▶ [PAGE EXCERPT]
Having said all this, ITV’s Doc Martin has proved it is possible to base a hit show in Cornwall. And recently the BBC’s Poldark has underlined the point, filming in Cornish locations like Truro, St Agnes Head, Bodmin and Charleston. Also coming up is BBC drama The Coroner, which is set in locations such as Salcombe and Totnes, both in Devon.


Depending on your definition of south-west England, you could also cite Broadchurch, filmed mainly in west Dorset. And then, of course, there is Bristol, which is the gateway to the region. Bristol seemed to be on the back foot a few years ago when the BBC relocated its medical soap Casualty to Wales.

But the city has fought back and is now a buzzing drama hub. Shows to have been filmed in the studio or on location in Bristol include Wolf Hall, Poldark and Sherlock. A recent addition to this list is The Living and the Dead. A six-part supernatural drama set in Somerset in the 1800s, this was filmed at Bottle Yard Studios, the largest production space in the south-west.

The transformation in the Welsh drama business over the last decade has been remarkable. It started in 2005 with the BBC’s decision to base sci-fi series Doctor Who at a new studio complex in Cardiff Bay.

Subsequently Doctor Who spin-offs such as Torchwood and The Sarah Jane Adventures helped build momentum.

Today, Wales is a hive of activity for both domestic and international drama productions. Shows to have been based here include Da Vinci’s Demons, Atlantis and War and Peace. Such is the strength of Wales’ appeal these days that Pinewood decided to build a studio near Cardiff, with 70,000 square feet of shooting space.

Productions to have passed through Pinewood’s new Wales-based complex already include the pilot of US cable channel FX’s big budget period drama The Bastard Executioner (which went on to base the full series run at Dragon Studios near Bridgend).

Pinewood’s entry into the Welsh market came via a partnership with the Welsh government. As part of this alliance, the Welsh government set up a £30 million production fund to support film and TV drama. The hope is that this will generate around £90m for the local economy.

▶ [RAW DATA]
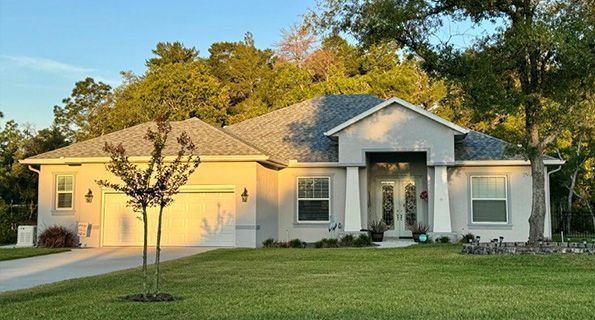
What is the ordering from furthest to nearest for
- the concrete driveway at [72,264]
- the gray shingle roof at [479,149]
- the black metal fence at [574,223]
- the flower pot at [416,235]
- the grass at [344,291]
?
the black metal fence at [574,223]
the gray shingle roof at [479,149]
the flower pot at [416,235]
the concrete driveway at [72,264]
the grass at [344,291]

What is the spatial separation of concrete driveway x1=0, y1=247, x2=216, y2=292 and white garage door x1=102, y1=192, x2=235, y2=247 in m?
0.68

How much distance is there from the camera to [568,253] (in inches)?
566

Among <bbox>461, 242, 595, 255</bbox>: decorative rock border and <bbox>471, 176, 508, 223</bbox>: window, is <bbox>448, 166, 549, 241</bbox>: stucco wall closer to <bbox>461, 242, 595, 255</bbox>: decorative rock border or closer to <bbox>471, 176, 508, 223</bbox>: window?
<bbox>471, 176, 508, 223</bbox>: window

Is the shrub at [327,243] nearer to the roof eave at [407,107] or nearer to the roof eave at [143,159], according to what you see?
the roof eave at [143,159]

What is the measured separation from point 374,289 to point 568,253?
24.6ft

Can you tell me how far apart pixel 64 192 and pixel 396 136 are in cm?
1231

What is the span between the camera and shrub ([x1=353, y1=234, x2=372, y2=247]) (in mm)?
19391

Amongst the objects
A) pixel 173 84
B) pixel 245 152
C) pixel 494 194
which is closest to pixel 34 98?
pixel 173 84

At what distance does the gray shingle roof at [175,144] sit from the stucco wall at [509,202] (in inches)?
290

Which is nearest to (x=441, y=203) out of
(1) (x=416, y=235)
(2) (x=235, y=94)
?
(1) (x=416, y=235)

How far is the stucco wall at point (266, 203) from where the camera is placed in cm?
1958

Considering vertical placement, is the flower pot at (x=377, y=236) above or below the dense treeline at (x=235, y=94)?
below

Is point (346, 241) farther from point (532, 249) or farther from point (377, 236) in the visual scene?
point (532, 249)

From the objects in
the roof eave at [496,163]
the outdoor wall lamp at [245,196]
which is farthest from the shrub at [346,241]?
the roof eave at [496,163]
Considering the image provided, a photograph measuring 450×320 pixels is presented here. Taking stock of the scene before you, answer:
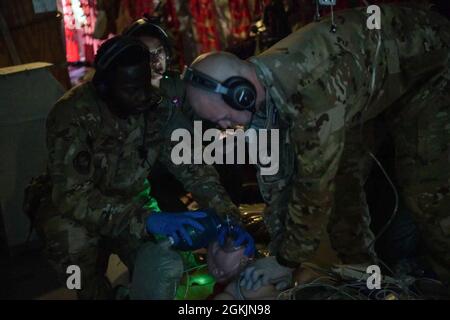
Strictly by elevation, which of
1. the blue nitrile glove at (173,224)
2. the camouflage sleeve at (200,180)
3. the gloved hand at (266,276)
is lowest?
the gloved hand at (266,276)

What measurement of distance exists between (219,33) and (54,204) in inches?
122

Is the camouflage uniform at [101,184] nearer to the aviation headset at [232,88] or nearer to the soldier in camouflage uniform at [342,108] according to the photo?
the soldier in camouflage uniform at [342,108]

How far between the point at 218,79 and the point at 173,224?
0.66 metres

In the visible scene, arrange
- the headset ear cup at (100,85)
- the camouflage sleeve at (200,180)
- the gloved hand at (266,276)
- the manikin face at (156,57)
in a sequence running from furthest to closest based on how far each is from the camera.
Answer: the manikin face at (156,57) < the camouflage sleeve at (200,180) < the headset ear cup at (100,85) < the gloved hand at (266,276)

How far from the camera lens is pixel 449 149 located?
7.42 ft

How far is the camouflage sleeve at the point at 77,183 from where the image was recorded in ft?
7.36

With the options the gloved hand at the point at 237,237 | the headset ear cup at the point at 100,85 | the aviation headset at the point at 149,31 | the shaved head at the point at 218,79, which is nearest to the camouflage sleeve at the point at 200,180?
the gloved hand at the point at 237,237

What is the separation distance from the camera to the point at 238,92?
178cm

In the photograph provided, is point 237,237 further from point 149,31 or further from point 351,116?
point 149,31

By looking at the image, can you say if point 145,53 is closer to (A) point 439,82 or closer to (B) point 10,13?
(A) point 439,82

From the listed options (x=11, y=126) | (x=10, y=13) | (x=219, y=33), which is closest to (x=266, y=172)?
(x=11, y=126)

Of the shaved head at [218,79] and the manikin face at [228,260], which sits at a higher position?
the shaved head at [218,79]
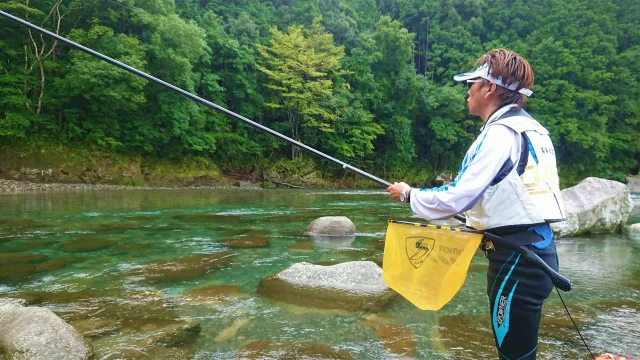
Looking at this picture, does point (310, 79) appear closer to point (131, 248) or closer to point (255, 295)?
point (131, 248)

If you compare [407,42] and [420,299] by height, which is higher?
[407,42]

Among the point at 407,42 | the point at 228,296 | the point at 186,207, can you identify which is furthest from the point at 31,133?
the point at 407,42

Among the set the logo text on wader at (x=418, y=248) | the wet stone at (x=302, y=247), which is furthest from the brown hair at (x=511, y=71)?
the wet stone at (x=302, y=247)

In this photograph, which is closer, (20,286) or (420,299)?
(420,299)

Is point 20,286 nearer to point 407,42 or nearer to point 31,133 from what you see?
point 31,133

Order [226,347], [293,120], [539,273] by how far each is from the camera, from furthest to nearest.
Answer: [293,120] < [226,347] < [539,273]

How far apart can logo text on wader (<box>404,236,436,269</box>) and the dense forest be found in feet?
78.2

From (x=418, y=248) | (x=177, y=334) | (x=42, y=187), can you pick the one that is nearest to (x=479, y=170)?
(x=418, y=248)

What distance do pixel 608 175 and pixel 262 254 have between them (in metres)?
44.1

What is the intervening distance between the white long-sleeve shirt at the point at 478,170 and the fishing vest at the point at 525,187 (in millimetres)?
43

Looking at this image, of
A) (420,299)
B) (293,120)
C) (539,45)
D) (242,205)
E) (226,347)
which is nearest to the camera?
(420,299)

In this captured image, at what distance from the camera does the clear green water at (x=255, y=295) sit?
12.5ft

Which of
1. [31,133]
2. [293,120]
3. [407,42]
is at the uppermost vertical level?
[407,42]

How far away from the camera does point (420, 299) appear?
2381mm
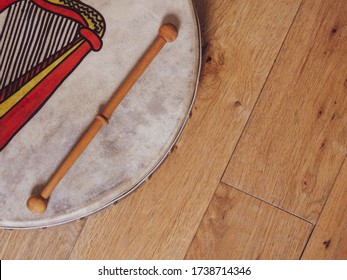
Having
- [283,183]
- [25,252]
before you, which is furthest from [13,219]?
[283,183]

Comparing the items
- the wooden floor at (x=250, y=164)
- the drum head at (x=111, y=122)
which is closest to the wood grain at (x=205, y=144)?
the wooden floor at (x=250, y=164)

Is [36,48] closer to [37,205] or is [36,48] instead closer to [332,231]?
[37,205]

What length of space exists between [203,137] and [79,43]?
0.37 metres

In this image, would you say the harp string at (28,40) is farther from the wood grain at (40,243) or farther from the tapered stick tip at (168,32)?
the wood grain at (40,243)

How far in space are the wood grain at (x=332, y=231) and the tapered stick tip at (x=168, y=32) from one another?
53 cm

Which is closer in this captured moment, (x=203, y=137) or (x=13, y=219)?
(x=13, y=219)

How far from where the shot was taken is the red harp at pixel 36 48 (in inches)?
32.6

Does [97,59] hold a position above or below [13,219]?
above

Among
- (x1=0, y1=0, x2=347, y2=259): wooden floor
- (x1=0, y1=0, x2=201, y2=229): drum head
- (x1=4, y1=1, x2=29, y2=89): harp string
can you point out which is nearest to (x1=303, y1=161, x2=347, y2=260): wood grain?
(x1=0, y1=0, x2=347, y2=259): wooden floor

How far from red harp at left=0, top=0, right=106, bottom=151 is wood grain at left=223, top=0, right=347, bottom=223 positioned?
17.3 inches

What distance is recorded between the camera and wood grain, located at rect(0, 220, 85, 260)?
105 centimetres

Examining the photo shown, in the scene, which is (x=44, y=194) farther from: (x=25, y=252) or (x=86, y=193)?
(x=25, y=252)

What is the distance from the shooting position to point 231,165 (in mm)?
1066

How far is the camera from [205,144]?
1.07 m
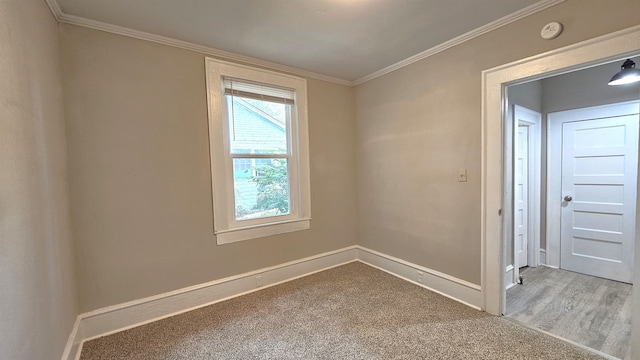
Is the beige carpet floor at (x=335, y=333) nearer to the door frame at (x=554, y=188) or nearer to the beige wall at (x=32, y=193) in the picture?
the beige wall at (x=32, y=193)

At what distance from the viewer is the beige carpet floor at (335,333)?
72.1 inches

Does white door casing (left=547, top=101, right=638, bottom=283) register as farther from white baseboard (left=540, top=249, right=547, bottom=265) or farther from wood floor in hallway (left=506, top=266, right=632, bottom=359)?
wood floor in hallway (left=506, top=266, right=632, bottom=359)

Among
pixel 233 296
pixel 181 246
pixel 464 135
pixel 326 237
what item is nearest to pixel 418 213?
pixel 464 135

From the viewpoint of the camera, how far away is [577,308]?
240 centimetres

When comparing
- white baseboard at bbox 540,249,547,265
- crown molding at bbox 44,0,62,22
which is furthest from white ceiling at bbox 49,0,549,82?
white baseboard at bbox 540,249,547,265

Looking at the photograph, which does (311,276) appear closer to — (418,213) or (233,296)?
(233,296)

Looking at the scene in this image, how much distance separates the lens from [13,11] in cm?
121

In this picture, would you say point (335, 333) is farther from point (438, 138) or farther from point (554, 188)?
point (554, 188)

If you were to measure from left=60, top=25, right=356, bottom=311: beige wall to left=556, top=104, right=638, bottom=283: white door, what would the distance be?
387 centimetres

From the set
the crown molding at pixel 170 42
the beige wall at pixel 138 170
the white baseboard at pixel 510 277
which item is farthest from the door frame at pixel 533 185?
the beige wall at pixel 138 170

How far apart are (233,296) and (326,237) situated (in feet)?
4.24

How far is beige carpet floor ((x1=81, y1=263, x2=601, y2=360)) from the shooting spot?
1.83 meters

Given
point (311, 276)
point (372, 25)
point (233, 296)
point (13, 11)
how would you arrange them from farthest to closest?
point (311, 276) → point (233, 296) → point (372, 25) → point (13, 11)

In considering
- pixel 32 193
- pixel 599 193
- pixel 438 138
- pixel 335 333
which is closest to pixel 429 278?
pixel 335 333
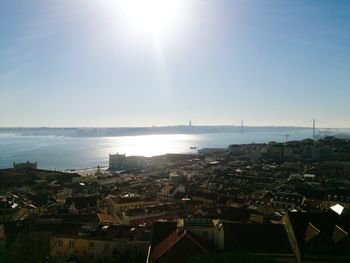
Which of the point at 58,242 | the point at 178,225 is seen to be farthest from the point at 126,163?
the point at 178,225

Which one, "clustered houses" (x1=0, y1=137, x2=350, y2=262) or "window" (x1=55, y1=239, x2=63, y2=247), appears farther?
"window" (x1=55, y1=239, x2=63, y2=247)

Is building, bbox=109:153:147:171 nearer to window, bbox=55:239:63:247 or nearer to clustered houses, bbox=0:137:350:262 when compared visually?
clustered houses, bbox=0:137:350:262

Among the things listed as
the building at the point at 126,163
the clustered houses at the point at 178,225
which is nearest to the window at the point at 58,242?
the clustered houses at the point at 178,225

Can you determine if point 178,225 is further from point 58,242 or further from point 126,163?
point 126,163

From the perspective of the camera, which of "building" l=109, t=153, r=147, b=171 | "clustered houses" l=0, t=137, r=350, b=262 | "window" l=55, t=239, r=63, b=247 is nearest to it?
"clustered houses" l=0, t=137, r=350, b=262

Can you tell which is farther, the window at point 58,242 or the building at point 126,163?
the building at point 126,163

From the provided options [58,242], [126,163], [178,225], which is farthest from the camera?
[126,163]

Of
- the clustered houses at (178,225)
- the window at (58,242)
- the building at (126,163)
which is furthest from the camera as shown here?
the building at (126,163)

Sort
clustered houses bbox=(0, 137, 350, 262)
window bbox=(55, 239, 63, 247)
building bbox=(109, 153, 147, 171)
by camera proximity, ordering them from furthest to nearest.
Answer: building bbox=(109, 153, 147, 171), window bbox=(55, 239, 63, 247), clustered houses bbox=(0, 137, 350, 262)

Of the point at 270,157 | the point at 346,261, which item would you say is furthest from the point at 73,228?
the point at 270,157

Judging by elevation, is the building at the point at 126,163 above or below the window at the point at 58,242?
below

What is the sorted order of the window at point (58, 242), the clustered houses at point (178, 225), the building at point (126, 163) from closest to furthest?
the clustered houses at point (178, 225) < the window at point (58, 242) < the building at point (126, 163)

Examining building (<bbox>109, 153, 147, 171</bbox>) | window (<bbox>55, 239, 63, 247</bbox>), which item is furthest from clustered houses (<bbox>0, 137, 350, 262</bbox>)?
building (<bbox>109, 153, 147, 171</bbox>)

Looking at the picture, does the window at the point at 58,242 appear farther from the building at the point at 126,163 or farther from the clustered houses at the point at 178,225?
the building at the point at 126,163
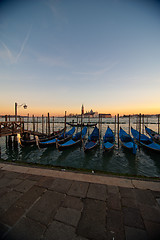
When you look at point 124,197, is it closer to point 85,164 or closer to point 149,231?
point 149,231

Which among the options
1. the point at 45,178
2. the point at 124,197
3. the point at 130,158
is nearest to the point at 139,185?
the point at 124,197

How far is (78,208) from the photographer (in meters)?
2.82

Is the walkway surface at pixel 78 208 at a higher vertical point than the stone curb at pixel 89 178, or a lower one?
higher

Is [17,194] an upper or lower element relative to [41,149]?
upper

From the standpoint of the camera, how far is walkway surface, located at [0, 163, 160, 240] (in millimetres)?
2199

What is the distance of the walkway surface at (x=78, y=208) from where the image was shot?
220 cm

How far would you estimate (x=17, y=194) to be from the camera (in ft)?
11.1

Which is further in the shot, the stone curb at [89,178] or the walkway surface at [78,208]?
the stone curb at [89,178]

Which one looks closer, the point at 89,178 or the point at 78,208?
the point at 78,208

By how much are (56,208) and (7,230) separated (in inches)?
43.3

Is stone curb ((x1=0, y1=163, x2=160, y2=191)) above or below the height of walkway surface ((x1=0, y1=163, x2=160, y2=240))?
below

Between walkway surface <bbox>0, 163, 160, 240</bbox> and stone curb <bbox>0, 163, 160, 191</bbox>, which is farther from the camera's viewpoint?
stone curb <bbox>0, 163, 160, 191</bbox>

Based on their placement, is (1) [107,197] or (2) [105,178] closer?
(1) [107,197]

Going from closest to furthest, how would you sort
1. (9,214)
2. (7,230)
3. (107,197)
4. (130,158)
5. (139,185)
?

▶ [TASKS]
(1) In the TV drama excerpt, how much shooting space does Pinewood's studio near Cardiff have?
(2) Continue the TV drama excerpt from its last sentence.
The lines after the TV drama excerpt are separate material.

▶ [EXERCISE RESULTS]
(1) 70,000 square feet.

(2)
While Cardiff is the hub of the Welsh TV drama business, other parts of the country have benefited from the boom. Da Vinci’s Demons shot in locations such as Swansea, Neath and Port Talbot while Atlantis visited the welsh town of Chepstow.

Another drama that takes great advantage of Welsh locations is Hinterland, shot in and around the Aberystwyth area of Ceredigion.

War and Peace

West Midlands/Birmingham:
Birmingham is a bit overlooked by producers but it does play host to Peaky Blinders for some locations. The dark period drama makes use of the ready made ‘set’ offered by the Black Country Living Museum in Dudley, as well as locations in Birmingham itself.

The area was also home to BBC1 drama WPC 56. Set in 1956, the show explores the chauvinism faced by Gina Dawson, the first female PC to serve in her home town of Brinford. The show uses period locations including the Jewellery Quarter. Birmingham was also the key location for BBC drama Survivors. 


Yorkshire has a superb coastline, beautiful windswept moors and architecturally interesting cities. But a key reason it attracts so much production is Screen Yorkshire’s Yorkshire Content Fund, which provides financial support to productions that film in the county. That fund received a boost earlier this year, when Screen Yorkshire secured an additional £7.5m from the European Regional Development Fund (ERDF).

There was more good news for Yorkshire in 2015 following the launch of The Yorkshire Studios, which is located between Leeds and York. The first major production to be based there is ITV’s eight-part drama Victoria, produced by Mammoth Screen.

Mammoth Screen MD Damien Timmer said: “The Yorkshire Studios give us all the space we need for our massively ambitious studio build, are a stone’s throw from Leeds and close to the many fantastic locations which we’ll need to capture the grandeur and opulence that the series demands.’”

Major productions to have been made in Yorkshire recently include Death Comes To Pemberley, The Great Train Robbery, Jonathan Strange & Mr Norrell and Dark Angel.